7.
Als er nog inktresten achterblijven, bevochtigt u het wattenstokje met gedistilleerd, gefilterd of gekookt
water en blijft u inkt afnemen totdat de contacten schoon zijn.
LET OP:
Gebruik geen kraanwater of alcohol, omdat u de printkoppen hiermee kunt beschadigen.
8.
Na het reinigen plaatst u de printkop op een vel papier of een papieren servetje.
9.
Reinig de contacten van de printkopsleuven van de printer met een vochtig wattenstaafje. Laat alle
elektrische contacten ten minste vijf minuten drogen voordat u de printkoppen terugplaatst.
10.Sluit het netsnoer aan en zet de printer aan. Het bedieningspaneel moet nog steeds aangeven dat er
een printkop ontbreekt.
11.Plaats de printkop terug in de sleuf met de kleurcode van de printkop. Druk de printkop goed op
zijn plaats.
12.Herhaal de bovenstaande stappen, indien nodig, voor de andere printkoppen.
13.Sluit de printkopgrendel.

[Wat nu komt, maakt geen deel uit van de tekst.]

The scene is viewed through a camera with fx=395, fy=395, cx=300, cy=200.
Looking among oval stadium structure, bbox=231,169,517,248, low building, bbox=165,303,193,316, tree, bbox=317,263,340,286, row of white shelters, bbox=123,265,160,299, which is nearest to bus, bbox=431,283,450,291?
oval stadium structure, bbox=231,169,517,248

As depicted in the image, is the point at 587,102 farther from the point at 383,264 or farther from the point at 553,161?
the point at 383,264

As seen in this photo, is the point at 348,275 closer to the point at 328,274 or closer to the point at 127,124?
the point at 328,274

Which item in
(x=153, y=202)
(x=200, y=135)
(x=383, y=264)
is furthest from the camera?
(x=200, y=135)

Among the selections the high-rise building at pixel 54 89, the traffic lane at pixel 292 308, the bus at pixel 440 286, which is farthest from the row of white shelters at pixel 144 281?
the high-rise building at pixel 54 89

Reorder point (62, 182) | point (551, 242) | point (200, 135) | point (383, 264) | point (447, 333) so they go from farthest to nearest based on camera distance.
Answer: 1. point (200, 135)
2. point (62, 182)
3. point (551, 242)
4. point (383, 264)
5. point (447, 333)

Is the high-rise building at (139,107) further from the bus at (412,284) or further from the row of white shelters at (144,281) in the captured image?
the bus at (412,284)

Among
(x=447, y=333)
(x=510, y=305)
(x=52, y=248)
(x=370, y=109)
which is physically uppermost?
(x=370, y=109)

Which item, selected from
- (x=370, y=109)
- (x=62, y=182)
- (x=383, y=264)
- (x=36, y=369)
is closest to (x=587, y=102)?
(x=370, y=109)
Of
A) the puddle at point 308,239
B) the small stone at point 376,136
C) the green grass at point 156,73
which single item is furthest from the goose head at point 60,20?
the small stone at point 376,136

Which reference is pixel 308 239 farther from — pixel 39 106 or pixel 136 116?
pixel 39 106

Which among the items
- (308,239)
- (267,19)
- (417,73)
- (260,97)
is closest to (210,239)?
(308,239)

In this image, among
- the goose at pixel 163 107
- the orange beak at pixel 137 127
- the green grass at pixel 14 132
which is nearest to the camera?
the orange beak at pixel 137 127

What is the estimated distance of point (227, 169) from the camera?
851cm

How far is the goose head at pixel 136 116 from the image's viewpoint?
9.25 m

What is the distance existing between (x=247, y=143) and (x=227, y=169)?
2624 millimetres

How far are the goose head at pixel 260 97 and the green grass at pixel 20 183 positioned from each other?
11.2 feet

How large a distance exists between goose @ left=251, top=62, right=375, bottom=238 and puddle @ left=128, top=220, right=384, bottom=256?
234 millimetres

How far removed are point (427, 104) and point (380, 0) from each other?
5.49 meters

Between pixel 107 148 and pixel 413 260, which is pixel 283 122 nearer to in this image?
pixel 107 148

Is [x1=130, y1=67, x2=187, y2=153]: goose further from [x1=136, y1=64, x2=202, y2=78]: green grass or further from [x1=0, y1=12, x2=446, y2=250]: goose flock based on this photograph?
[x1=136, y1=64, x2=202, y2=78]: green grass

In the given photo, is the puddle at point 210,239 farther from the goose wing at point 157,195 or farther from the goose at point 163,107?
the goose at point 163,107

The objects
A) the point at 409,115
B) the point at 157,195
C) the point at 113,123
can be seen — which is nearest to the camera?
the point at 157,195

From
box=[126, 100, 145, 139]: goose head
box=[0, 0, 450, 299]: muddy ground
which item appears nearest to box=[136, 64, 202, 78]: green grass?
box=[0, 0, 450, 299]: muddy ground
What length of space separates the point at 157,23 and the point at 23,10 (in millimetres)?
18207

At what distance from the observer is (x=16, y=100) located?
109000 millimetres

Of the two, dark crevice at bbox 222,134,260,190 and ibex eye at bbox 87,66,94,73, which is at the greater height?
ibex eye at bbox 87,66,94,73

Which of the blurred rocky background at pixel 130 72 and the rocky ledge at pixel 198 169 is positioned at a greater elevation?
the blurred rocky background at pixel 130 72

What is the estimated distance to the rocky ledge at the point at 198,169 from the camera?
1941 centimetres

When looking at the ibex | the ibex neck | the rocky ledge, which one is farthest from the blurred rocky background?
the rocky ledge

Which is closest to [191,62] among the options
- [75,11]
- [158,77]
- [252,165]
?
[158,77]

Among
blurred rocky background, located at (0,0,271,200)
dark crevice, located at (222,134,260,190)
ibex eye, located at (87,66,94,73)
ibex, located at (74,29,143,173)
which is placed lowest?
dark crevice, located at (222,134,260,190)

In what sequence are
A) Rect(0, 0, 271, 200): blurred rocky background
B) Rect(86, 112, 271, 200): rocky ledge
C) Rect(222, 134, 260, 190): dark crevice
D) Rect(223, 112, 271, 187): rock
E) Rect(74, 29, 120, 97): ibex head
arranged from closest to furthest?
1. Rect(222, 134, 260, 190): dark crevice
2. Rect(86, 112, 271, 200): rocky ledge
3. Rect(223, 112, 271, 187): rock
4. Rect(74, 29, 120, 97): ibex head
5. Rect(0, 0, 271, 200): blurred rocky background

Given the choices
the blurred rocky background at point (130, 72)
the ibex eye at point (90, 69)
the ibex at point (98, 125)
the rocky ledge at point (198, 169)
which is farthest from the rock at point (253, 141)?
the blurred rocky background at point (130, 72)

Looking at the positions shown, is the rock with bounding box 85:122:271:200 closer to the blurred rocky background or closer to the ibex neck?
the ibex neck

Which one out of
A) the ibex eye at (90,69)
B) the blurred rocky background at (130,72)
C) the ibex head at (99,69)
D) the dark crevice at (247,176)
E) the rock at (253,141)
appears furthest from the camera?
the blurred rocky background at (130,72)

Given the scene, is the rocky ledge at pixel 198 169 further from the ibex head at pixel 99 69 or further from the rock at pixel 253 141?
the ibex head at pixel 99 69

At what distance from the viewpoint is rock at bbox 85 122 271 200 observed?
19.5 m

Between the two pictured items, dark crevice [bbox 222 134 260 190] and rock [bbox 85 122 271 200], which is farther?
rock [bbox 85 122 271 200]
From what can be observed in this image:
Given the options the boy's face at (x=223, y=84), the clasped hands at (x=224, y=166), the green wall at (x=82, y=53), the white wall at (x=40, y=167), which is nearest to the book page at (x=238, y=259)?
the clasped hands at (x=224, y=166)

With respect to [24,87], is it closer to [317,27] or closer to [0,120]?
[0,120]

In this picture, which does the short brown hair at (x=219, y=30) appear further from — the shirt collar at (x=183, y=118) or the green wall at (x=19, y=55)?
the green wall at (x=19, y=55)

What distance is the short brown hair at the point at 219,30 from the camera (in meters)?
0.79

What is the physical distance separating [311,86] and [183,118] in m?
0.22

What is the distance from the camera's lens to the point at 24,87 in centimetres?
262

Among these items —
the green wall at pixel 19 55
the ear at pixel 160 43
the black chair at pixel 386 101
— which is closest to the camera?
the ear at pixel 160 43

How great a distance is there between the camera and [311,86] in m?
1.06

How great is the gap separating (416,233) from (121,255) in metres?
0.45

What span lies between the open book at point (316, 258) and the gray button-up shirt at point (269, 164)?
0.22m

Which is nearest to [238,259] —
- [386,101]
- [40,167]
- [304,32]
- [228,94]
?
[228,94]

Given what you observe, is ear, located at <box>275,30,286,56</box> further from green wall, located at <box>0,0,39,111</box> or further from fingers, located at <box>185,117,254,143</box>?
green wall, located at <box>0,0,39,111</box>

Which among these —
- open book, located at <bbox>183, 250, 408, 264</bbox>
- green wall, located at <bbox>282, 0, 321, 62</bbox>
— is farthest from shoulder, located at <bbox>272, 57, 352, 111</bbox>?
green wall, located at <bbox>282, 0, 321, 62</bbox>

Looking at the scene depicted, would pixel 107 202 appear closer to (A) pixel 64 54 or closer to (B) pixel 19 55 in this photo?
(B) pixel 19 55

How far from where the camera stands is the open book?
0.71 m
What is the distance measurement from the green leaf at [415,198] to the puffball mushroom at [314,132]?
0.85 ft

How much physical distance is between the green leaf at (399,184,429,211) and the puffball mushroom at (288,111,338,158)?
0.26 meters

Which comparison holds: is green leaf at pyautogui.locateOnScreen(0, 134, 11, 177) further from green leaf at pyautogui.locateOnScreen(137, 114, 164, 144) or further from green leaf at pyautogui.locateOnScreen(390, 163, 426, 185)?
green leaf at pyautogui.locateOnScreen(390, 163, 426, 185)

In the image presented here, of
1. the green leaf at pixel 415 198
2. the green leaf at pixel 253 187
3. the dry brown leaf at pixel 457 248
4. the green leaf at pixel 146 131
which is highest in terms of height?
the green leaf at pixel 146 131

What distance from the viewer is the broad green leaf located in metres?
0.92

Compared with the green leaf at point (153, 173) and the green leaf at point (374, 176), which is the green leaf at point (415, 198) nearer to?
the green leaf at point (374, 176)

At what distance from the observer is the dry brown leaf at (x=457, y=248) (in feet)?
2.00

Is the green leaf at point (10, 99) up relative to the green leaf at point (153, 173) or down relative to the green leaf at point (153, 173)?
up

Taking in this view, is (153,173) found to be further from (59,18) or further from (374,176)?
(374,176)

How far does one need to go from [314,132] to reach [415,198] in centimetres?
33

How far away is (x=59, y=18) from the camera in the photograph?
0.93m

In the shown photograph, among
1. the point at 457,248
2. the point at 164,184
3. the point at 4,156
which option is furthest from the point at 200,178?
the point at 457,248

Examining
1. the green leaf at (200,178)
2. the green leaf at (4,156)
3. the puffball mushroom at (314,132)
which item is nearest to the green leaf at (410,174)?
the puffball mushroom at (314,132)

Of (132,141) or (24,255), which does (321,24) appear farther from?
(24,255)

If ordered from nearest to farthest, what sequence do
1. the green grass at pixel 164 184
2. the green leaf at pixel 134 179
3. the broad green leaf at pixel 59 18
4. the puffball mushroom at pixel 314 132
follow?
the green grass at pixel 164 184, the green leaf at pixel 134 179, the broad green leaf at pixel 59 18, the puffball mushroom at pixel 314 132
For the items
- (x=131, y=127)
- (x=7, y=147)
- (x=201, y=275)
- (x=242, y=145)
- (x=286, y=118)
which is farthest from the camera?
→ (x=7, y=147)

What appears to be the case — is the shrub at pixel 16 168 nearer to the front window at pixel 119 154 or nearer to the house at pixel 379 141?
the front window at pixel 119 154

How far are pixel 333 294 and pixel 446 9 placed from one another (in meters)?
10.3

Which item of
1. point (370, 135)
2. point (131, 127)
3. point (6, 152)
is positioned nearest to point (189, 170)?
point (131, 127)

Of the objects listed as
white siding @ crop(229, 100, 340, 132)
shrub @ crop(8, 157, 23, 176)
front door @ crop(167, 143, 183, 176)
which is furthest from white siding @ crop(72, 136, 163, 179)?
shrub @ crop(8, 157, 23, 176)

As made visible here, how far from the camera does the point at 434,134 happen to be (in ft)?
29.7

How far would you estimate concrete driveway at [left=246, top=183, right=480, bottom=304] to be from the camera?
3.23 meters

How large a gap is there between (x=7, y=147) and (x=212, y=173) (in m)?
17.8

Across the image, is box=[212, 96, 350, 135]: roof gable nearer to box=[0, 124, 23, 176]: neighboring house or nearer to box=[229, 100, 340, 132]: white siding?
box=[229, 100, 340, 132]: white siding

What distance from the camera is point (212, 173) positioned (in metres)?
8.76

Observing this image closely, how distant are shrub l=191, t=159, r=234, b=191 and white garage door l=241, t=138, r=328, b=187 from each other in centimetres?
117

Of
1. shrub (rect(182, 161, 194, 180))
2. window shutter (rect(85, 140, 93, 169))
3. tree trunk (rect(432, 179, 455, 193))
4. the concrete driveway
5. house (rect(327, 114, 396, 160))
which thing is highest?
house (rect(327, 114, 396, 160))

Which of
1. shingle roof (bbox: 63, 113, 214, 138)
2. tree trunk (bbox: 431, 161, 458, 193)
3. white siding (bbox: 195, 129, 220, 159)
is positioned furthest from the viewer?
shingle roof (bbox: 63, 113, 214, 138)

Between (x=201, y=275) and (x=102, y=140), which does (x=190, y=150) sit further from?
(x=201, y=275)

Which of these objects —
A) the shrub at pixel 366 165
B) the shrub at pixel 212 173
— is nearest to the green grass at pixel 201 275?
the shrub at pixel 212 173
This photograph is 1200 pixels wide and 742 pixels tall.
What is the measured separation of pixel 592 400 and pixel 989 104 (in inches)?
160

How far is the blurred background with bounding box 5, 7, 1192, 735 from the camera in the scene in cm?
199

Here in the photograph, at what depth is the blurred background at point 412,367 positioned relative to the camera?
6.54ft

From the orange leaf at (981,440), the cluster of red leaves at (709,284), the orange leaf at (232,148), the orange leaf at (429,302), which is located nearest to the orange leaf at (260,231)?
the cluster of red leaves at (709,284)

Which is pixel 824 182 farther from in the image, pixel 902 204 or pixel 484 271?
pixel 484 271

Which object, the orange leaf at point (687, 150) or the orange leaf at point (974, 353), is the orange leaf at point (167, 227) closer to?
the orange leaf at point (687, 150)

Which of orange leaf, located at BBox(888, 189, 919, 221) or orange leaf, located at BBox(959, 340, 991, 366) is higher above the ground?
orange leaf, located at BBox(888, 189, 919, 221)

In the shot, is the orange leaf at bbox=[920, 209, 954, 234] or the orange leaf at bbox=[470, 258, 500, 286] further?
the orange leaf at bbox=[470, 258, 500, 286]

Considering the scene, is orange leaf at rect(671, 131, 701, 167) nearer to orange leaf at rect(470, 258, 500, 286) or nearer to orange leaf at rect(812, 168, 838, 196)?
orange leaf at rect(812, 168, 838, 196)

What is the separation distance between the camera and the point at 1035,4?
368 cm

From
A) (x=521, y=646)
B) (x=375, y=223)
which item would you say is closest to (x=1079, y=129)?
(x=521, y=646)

Controleer of deze goed is vergrendeld.
14.Sluit de klep van de afdrukbenodigdheden.
15.Sluit de klep van de printkop en van de inktpatroon.
16.Wacht tot de initialisatie van de printkoppen is voltooid en de testpagina is afgedrukt. Als de printer
geen testpagina afdrukt, vervangt u de gereinigde printkop.